▶ **Excerpt to read**
--- BEGIN ---
Wednesday, September 30, 2015

La Bohème Fun Facts

Giacomo Puccini was the descendent of a long line of musicians and composers who served his native Lucca, a small city in Tuscany. His great-great grandfather, also named Giacomo, became the organist of the city cathedral in 1793, composing liturgical music as well as dramatic music for public celebrations. Giacomo passed his position down to his son Antonio Benedetto, who inspired musical interest in his son Domenico (Puccini’s grandfather). Domenico studied music in Bologna and Naples, earning serious recognition for his abilities as a composer, before returning to Lucca to take up the position that his grandfather and father had held before him. His son Michele received a more rigorous academic education in music than any of his ancestors had received, then returned to Lucca as Inspector of the Royal Music Institute.

Michele and his wife Albina had seven daughters and one son: Giacomo. There was, of course, a public expectation in Lucca that little Giacomo would grow up to take on his father’s responsibilities and continue the family line. With the support of patrons, he made his way to the Conservatory in Milan, but although he returned to Lucca for a time and composed his early operas there, he never took on the inherited position.

However, although he left the family tradition behind, Puccini carried his musical lineage with him throughout his life. His full name is a collection of the names of his ancestors: Giacomo Antonio Domenico Michele Secondo Maria Puccini.

In the early 1830s, Henri Murger created a series of magazine sketches about the bohemian lifestyle, which he eventually adapted into a novel, Scenes de la Vie de Bohème (1848). Puccini used Murger’s stories as the inspiration for his La Bohème. Murger, in fact, lived the bohemian life in his youth and many of the historical details in his work were based on his experiences. Murger was part of a group of young bohemians who lived in extreme poverty and were called “Water-Drinkers,” because they could not afford anything stronger. Murger lived in a small attic apartment in his early years as an artist and believed in the theory, “Art before life.”

The company Casa Ricordi was Italy’s predominate publisher of musical scores in the 19th century (and still exists today!). Guilio Ricordi was a major force in shaping Italian musical culture, particularly the public’s taste in opera. Puccini was one of his favorite promising young composers. When Edgar, one of the composer’s early operas, bombed at the box office, Ricordi encouraged him to revise and then to re-revise the opera, until Puccini eventually gave up. Ricordi then supported Puccini through the three and a half years it took him to compose La Bohème.
--- END ---
▶ **Instructions for the task**
Rewrite the La Bohème fun facts from "Michele and his" up to and including "Secondo Maria Puccini.", switching "seven daughters" to "six daughters".

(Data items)
--- BEGIN ---
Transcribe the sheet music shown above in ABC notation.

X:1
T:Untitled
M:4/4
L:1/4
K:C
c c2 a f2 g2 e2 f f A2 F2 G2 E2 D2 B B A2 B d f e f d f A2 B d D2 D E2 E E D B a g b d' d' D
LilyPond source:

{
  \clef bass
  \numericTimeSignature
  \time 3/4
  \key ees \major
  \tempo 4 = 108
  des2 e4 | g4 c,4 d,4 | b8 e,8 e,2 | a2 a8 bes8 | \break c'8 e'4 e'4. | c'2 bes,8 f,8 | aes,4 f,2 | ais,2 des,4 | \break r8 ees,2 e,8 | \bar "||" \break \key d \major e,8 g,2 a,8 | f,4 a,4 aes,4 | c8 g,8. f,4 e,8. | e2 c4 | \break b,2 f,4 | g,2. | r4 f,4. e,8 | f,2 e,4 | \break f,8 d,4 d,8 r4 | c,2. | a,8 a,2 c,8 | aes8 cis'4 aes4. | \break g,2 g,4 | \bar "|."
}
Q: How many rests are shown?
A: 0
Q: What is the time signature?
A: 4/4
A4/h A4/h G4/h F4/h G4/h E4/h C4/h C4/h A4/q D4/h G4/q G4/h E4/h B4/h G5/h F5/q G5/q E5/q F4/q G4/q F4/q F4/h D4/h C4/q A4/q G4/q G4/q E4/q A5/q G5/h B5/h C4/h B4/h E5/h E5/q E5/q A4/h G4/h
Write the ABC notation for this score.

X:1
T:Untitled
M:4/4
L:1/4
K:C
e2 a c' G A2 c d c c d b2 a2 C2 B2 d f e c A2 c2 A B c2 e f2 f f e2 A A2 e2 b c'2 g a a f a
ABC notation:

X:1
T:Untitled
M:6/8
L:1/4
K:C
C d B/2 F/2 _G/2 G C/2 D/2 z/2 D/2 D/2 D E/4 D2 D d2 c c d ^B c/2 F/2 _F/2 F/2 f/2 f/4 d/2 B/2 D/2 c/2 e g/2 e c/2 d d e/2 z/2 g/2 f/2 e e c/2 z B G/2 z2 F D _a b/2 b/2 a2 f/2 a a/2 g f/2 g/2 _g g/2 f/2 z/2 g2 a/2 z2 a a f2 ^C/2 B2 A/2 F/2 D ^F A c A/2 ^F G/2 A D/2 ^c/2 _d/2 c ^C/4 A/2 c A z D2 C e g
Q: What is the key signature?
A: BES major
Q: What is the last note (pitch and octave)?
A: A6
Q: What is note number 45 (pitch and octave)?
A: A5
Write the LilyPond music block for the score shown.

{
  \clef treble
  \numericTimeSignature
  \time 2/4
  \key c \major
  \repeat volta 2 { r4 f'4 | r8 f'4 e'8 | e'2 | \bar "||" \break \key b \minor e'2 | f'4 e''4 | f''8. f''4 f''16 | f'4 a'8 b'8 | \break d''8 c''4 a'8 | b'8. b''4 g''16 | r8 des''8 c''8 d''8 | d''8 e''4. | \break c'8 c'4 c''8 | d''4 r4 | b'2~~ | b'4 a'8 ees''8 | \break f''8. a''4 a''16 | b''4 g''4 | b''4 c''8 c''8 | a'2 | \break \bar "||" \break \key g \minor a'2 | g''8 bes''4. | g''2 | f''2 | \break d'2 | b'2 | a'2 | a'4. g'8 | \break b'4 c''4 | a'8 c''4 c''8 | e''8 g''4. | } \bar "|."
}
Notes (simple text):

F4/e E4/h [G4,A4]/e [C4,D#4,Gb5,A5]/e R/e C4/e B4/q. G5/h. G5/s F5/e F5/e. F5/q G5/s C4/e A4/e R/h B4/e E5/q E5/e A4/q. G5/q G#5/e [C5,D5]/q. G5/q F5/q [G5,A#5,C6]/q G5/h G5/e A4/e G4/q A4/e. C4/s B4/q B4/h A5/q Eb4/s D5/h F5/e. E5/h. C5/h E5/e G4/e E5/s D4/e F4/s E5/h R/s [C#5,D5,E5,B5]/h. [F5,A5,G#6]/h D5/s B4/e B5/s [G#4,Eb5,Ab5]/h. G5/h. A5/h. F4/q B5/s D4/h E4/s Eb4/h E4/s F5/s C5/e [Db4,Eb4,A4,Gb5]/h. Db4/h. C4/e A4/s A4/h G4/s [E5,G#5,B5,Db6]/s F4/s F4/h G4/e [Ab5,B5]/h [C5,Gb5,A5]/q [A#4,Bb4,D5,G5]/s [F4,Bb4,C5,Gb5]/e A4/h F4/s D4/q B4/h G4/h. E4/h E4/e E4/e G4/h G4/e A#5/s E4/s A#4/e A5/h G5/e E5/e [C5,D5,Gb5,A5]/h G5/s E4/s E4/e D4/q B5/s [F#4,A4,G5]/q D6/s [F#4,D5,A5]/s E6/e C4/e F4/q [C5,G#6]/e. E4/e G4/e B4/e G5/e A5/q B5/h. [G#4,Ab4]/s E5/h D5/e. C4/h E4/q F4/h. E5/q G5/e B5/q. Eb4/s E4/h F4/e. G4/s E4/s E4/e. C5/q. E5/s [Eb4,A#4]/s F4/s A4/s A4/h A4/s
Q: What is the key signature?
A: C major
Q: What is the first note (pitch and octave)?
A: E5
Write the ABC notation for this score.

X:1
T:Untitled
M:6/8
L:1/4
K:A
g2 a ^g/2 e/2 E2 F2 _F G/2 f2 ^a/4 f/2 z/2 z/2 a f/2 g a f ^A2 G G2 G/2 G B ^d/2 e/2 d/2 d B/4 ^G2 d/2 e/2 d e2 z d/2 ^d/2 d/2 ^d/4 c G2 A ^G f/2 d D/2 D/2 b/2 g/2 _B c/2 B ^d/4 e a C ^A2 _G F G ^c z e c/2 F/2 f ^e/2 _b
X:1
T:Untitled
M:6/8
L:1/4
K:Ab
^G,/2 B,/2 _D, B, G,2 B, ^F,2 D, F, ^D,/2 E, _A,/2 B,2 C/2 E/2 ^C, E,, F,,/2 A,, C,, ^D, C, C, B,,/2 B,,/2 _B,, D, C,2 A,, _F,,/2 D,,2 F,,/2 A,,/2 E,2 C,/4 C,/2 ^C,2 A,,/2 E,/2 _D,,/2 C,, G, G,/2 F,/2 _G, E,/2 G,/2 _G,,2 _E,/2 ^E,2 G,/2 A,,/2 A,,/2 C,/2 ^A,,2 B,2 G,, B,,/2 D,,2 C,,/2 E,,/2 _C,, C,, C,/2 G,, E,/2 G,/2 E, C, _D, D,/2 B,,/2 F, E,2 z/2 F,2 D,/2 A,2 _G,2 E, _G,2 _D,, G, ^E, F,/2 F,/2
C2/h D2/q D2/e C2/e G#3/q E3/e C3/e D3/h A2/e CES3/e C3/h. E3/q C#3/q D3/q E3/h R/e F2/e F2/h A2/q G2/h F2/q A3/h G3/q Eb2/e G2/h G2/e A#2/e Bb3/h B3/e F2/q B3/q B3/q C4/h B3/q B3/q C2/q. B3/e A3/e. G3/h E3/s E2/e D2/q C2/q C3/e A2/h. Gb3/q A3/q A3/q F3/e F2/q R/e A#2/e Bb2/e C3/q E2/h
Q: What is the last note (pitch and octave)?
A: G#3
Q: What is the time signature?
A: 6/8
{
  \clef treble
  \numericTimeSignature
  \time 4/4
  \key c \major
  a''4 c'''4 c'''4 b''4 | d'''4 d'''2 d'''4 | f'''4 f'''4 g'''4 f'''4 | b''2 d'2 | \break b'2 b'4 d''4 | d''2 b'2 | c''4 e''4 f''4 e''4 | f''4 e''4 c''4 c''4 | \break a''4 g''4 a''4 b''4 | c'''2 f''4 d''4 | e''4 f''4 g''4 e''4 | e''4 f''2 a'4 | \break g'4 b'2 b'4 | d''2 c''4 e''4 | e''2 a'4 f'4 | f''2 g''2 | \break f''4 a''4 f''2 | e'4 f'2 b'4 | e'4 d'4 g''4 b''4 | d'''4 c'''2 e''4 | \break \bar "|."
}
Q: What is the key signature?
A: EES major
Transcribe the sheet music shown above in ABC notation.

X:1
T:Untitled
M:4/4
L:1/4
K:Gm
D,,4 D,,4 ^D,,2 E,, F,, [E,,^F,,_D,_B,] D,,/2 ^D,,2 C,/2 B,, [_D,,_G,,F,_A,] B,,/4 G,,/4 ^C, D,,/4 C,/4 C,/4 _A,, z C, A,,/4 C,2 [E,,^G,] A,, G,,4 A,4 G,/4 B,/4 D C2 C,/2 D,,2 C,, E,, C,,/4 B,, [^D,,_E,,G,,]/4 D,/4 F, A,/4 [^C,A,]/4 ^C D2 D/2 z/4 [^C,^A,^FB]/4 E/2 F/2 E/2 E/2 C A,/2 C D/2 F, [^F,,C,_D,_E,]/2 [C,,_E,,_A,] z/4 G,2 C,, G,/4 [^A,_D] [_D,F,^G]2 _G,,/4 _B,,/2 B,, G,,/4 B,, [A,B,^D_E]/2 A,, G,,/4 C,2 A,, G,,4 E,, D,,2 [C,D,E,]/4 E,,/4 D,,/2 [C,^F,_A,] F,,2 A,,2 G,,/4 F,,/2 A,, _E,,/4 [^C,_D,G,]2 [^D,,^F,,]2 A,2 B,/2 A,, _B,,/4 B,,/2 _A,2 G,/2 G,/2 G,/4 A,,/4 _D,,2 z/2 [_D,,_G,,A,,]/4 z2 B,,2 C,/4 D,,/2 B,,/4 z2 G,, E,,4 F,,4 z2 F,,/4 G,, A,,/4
--- END ---
▶ **Problem solution**
Michele and his wife Albina had six daughters and one son: Giacomo. There was, of course, a public expectation in Lucca that little Giacomo would grow up to take on his father’s responsibilities and continue the family line. With the support of patrons, he made his way to the Conservatory in Milan, but although he returned to Lucca for a time and composed his early operas there, he never took on the inherited position.

However, although he left the family tradition behind, Puccini carried his musical lineage with him throughout his life. His full name is a collection of the names of his ancestors: Giacomo Antonio Domenico Michele Secondo Maria Puccini.